7. Limitations and Open Questions
- The identified physical parameter is mainly mass; other contact properties such as friction and compliance are still major contributors to sim-to-real error.
- The paper relies on several upstream components, including pose estimation, reconstruction, and retargeting, so the full pipeline may be brittle in harder settings.
- Runtime is clearly offline; this is not yet close to online adaptation.
- It is not obvious how well the approach scales to more contact-rich tasks such as in-hand reorientation or dynamic non-prehensile manipulation.

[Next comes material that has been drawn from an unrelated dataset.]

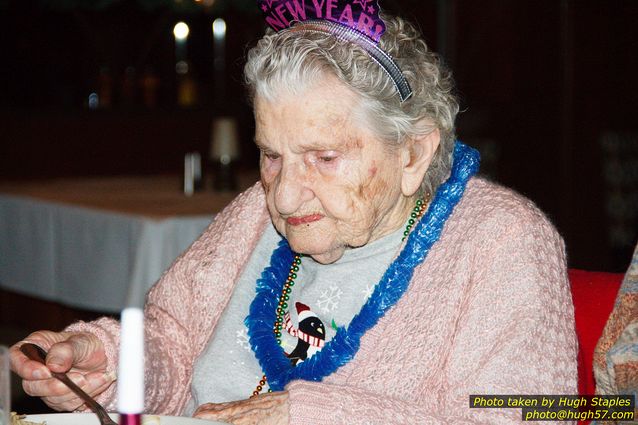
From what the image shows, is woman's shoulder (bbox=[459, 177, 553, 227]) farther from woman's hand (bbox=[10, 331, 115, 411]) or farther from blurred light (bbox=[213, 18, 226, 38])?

- The grasping policy is conditioned on a single inferred mass value, which may be too coarse for objects with complicated internal mass distributions.
8. Takeaways
My main takeaway is that the paper makes a strong case for task-driven system identification in dexterous manipulation. Instead of treating digital twins as purely visual assets, D-REX uses differentiable simulation to recover the part of physics that most directly matters for grasp success.
For robotics research, this suggests a useful recipe:
- reconstruct the object
- identify the missing physical parameters from interaction
- train the policy with those parameters explicitly in the loop
That is a more convincing route to sim-to-real transfer than relying on geometry reconstruction alone.